__Material provided__:
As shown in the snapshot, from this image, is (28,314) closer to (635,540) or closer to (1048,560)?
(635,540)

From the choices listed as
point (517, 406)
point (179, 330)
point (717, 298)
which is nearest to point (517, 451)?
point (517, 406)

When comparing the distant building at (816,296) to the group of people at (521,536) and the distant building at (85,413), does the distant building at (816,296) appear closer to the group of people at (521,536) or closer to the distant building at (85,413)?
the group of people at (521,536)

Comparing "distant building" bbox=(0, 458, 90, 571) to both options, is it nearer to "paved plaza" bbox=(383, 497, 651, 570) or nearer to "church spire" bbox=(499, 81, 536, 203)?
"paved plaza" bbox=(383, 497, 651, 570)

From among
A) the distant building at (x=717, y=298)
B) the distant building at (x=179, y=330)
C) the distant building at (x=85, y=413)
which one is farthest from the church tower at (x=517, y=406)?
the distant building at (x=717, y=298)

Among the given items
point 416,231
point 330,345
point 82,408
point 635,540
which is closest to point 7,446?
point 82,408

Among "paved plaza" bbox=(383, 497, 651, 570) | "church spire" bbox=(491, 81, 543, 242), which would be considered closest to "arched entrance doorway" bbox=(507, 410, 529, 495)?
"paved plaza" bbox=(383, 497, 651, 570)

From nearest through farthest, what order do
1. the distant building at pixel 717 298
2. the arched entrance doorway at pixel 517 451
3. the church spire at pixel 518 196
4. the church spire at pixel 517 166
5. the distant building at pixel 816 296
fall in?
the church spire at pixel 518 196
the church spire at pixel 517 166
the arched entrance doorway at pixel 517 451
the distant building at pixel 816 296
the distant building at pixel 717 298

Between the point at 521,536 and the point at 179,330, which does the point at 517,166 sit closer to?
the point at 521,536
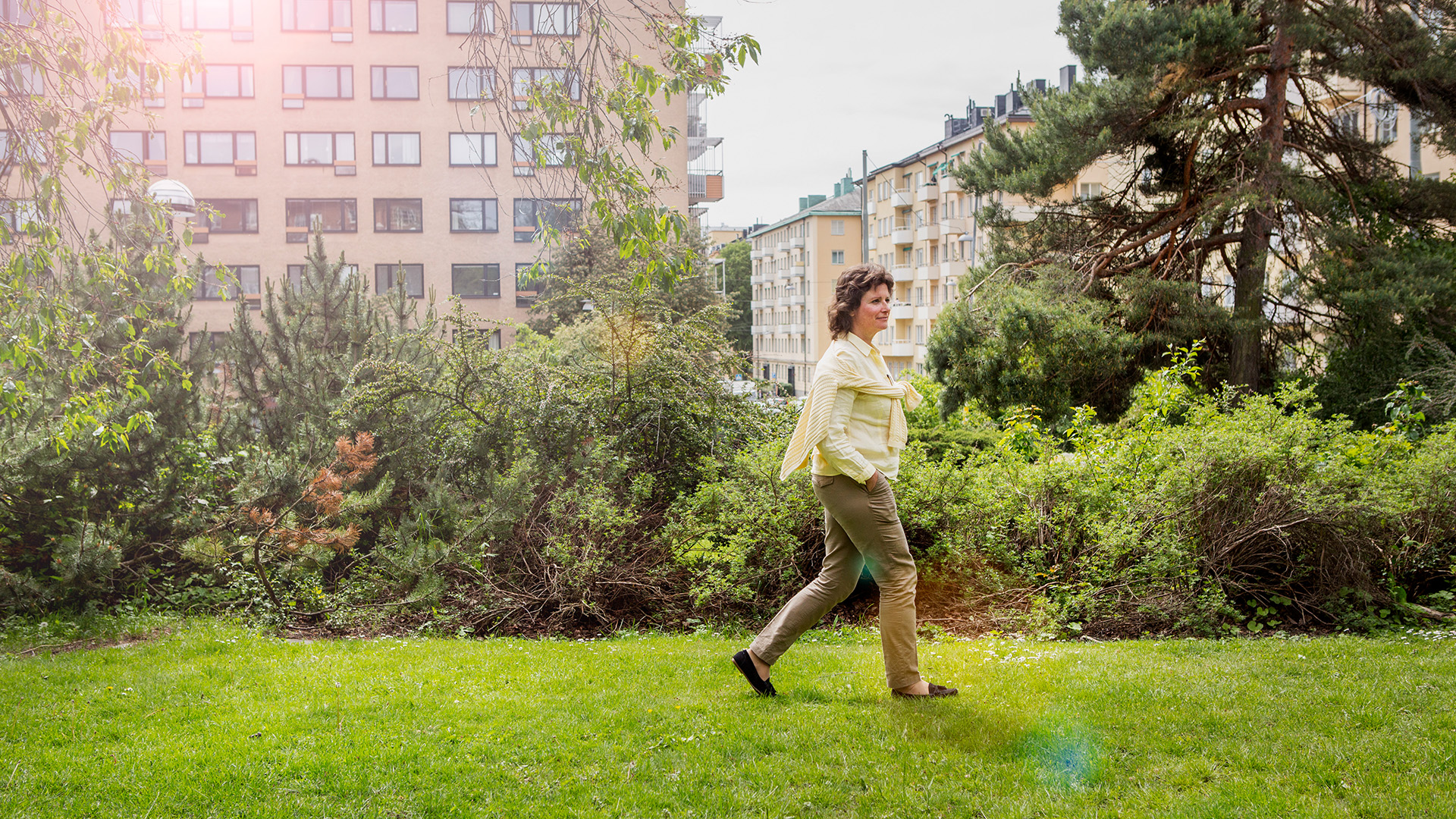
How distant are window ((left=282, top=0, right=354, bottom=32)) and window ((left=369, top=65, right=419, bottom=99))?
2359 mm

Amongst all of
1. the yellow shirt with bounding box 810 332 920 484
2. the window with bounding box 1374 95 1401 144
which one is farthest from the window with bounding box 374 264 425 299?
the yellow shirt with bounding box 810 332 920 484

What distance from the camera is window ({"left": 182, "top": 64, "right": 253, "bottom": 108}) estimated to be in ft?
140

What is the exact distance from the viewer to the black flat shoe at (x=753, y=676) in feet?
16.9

---

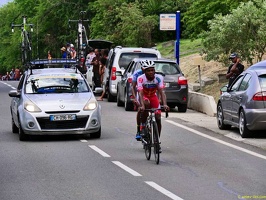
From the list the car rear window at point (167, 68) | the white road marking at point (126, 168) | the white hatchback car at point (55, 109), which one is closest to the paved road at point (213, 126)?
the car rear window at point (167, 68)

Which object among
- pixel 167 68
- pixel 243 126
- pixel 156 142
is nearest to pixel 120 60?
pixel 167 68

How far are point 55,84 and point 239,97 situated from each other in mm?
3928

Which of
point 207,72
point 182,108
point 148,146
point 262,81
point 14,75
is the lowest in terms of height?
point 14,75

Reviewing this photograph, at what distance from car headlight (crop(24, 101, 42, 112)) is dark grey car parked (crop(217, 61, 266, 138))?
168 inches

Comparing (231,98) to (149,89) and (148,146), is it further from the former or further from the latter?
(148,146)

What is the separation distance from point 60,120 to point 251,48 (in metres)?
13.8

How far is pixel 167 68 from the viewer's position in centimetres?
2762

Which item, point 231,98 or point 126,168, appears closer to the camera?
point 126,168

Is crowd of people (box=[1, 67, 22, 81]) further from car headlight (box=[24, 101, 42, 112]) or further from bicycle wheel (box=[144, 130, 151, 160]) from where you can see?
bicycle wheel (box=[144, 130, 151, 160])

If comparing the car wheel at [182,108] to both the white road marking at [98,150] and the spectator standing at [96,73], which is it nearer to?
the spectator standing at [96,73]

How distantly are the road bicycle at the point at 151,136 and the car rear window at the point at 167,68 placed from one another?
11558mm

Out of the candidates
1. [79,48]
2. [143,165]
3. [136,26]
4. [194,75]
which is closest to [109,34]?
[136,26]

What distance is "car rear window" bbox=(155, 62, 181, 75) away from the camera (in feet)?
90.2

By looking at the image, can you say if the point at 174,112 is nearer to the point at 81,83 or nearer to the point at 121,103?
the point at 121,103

__What the task requires__: Locate each line of the entries above that contains the word "viewer", and copy those lines out in full. Matching is case-sensitive.

__The solution__:
What is the exact distance from the viewer to the black flat shoe at (x=753, y=676) in feet?
How far is pixel 167 68 from the viewer's position in centimetres?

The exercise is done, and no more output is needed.